Painting Like the Impressionists by Bruce Yardley

About the author

Bruce Yardley has been a professional painter for twenty-five years, with over forty one-man shows to his name at prestigious galleries in the UK and overseas. He works exclusively in oil, within the English tradition of tonally-sensitive Impressionism. Bruce is also a trained historian, with a doctorate from Oxford University.

Press Reviews

This is excellent and a worthy successor to Dunstan’s oeuvre. Bruce Yardley examines in considerable detail not just the way the Impressionists worked, but how they looked, saw and interpreted, which is after all the heart of their vision.
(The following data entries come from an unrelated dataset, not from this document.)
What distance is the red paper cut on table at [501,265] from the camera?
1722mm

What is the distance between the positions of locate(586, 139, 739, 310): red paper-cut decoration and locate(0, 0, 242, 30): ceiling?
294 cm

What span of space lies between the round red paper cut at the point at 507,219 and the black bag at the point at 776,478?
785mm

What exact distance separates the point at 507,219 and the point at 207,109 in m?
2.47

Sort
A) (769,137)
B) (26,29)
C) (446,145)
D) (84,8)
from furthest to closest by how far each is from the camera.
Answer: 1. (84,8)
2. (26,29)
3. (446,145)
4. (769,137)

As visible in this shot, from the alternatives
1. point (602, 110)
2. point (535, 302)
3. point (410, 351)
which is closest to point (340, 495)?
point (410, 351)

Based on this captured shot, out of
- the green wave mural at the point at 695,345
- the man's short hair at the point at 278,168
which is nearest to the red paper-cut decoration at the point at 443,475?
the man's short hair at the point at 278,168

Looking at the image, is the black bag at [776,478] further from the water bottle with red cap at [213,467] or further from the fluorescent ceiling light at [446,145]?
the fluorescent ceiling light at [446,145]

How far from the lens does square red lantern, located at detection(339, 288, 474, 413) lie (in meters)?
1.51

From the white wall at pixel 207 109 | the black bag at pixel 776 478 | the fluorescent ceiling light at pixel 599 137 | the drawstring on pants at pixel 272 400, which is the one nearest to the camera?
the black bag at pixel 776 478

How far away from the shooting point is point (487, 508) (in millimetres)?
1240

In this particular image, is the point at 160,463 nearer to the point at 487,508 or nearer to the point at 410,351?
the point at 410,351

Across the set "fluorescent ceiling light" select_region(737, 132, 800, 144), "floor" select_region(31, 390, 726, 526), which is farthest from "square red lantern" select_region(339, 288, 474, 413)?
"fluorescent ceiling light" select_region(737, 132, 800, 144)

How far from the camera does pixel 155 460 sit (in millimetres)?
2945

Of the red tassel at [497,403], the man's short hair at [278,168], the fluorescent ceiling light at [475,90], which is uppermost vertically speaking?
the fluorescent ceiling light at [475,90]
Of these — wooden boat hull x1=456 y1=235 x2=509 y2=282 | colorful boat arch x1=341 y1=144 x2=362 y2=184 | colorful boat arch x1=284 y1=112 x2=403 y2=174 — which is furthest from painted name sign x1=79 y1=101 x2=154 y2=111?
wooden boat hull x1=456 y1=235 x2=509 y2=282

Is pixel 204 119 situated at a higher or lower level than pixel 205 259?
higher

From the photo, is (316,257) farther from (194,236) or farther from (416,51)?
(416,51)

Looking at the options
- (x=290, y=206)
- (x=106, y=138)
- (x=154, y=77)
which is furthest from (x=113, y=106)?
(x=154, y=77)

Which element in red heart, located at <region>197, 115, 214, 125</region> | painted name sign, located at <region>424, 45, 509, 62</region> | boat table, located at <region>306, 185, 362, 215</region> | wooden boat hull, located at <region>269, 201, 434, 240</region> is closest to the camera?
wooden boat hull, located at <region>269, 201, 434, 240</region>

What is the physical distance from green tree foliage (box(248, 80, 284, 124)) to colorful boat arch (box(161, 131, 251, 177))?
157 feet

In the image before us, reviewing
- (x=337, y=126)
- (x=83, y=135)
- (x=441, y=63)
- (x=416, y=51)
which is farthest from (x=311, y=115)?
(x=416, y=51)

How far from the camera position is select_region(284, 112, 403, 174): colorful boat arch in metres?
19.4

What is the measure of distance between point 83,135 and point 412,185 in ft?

If you want to have a go at being an Impressionist yourself, Bruce provides plenty of information about original brushes, paints and canvases and explains where they can still be obtained. If you love and want to understand the Impressionists, this is a very thorough guide.

- Henry Malt

This is an excellent guide to working freely and loosely in oils.

- Henry Malt, reviewer The Artist

What a treat you have in store with this book: the Impressionists and Bruce Yardley.